03. Here is a comparison between the stock panel insert (top) and the new piece from AmericanMuscle.
04. While not 100 percent necessary, it is recommended that you remove the door panel from the car. This procedure is relatively easy but requires a 7mm socket or nut driver, a small flathead screwdriver, a T30 Torx bit, and a pair of needle-nose pliers. Begin by popping off the trim cover at the top of the door and disconnect the wire to the power mirror switch.
05. Next, remove the 7mm screws on the perimeter of the door.
06. Now carefully pry up on the power window switch plate (it will pop out quite easily) and disconnect the wiring. Also, remove the lower portion of the plastic mount. We later realized that both pieces could be removed as a unit.
07. You’ll find one more 7mm screw behind the window switch plate near the center of the door.
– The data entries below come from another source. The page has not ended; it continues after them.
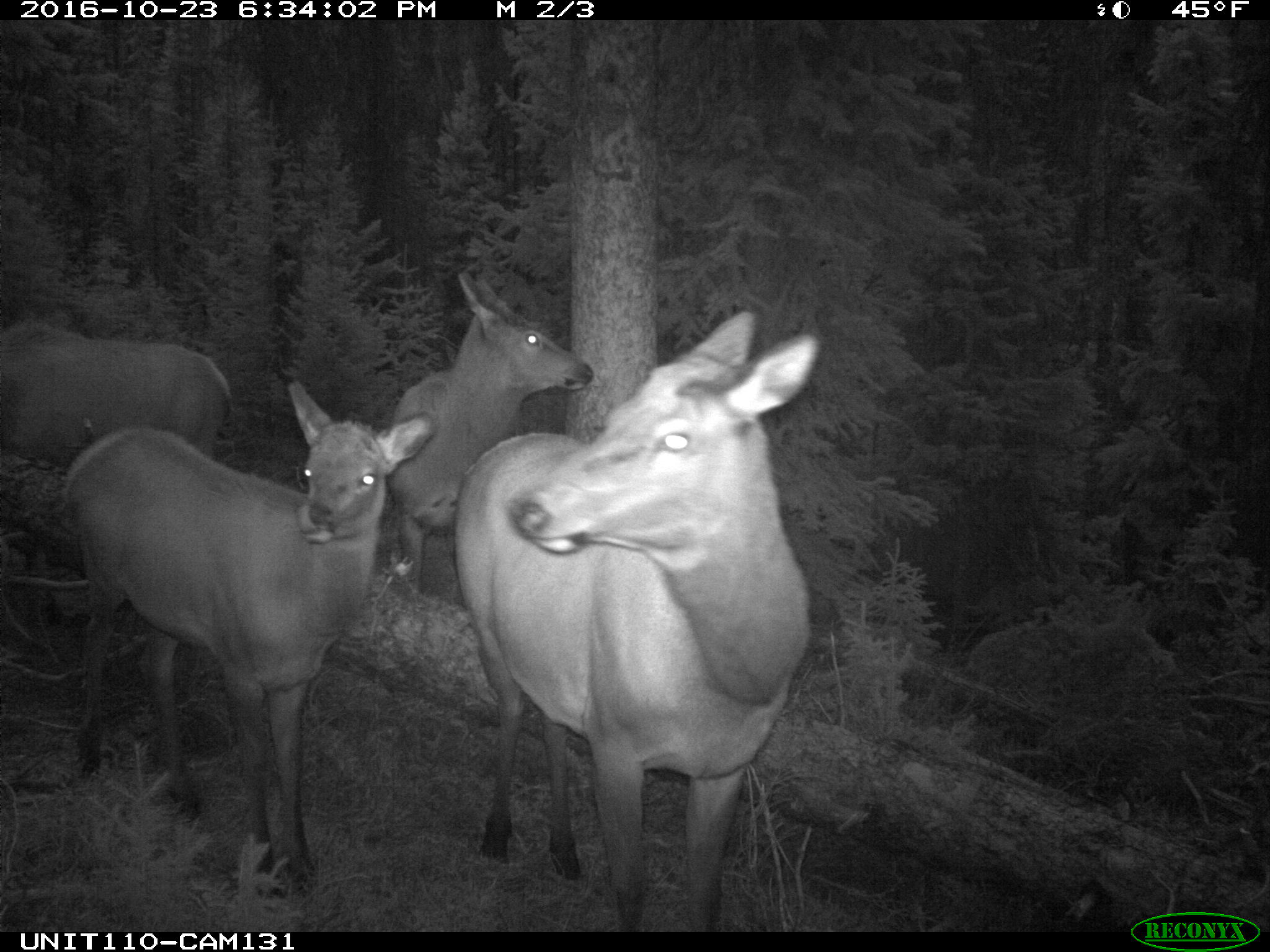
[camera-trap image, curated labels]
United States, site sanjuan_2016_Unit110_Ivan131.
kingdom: Animalia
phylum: Chordata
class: Mammalia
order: Artiodactyla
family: Cervidae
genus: Cervus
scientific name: Cervus elaphus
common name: red deer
Cervus elaphus (red deer).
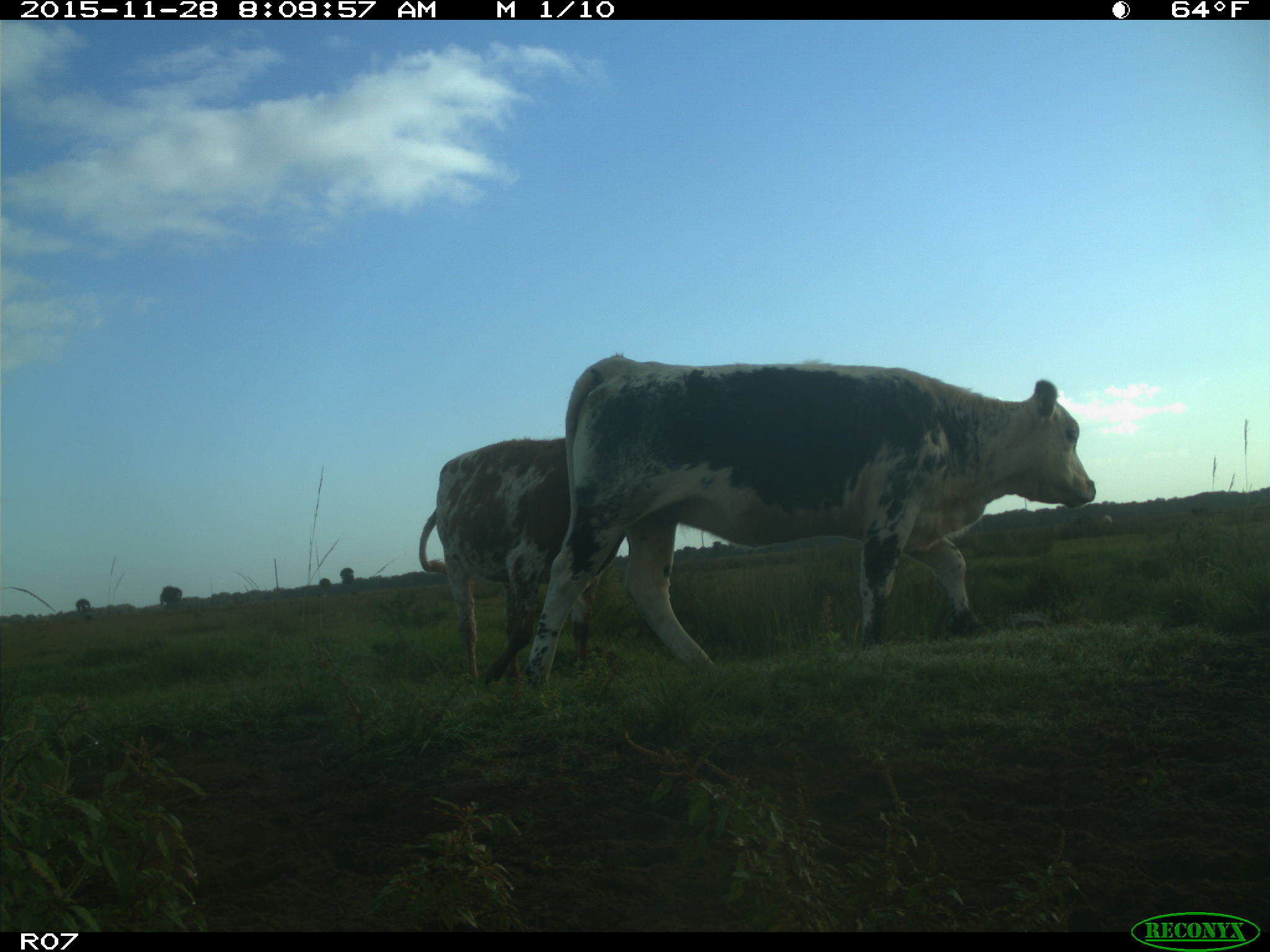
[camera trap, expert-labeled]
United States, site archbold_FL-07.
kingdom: Animalia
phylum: Chordata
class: Mammalia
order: Artiodactyla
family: Bovidae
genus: Bos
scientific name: Bos taurus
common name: domestic cow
08. Remove the small trim plate behind the door handle, along with the T30 Torx screw.
09. Lastly, remove the panel and T30 Torx screw located behind the door handle pull.
10. Pull the door panel away from the door . . .
11. ...and disconnect the power lock switch as well as . . .
12. . . . the cable that operates the door handle. This is easily handled by squeezing the black plastic cable retainer tabs with a pair of needle-nose pliers. With the cable mount free, you can wiggle the cable from the handle.
13. Once the cable is removed, you can remove the door panel and lay it on a table or workbench. Now the fun begins.
14. Because you will have to grind on the panel, you will want to protect the outer edge surrounding the old door insert. We used 3M blue painter’s tape. It sticks nicely to plastic but does not leave a residue when pulled off.
15. There is a good chance that only the outer material has fallen off, leaving the backing stuck to your panel. To remove, simply dig in and pull it off.
16. While you can get most of the backing off by hand, you’ll need a drill with a wire wheel attachment to remove the remaining glue and backing residue.
17. Before gluing, we did a test fit of the insert.
18. You want a clean surface to get maximum stick from the adhesive. We recommend using a vacuum to remove all the debris and shavings, then use surface cleaner prior to applying the adhesive.
19. Following the instructions on the 3M HI-Strength 90 spray adhesive, we shook the can and applied a liberal coating, first to the door panel.
20. . . . and then to the back of the door insert.
21. We let the glue set for a few minutes, allowing it to become tacky, then we laid the panel insert into place. We worked from the middle and went outward, pressing the material firmly into place.
22. We got the best results by carefully tucking the inside edge of the new panel into the groove of the door panel. We worked this area into place and then moved to the outer edge.
23. The door panel inserts have excess material on the outer edge, so it’s necessary to trim as you go. There is plenty of room in the groove, so don’t worry about removing too much.
24. After letting the glue dry, we removed the tape and reinstalled the door panels. The job took us a total of five hours, but that included taking photos and video of the entire process. Overall we were impressed with the AmericanMuscle door panel inserts. They are affordable, and with them and a little work, you can easily bring back the life of your interior.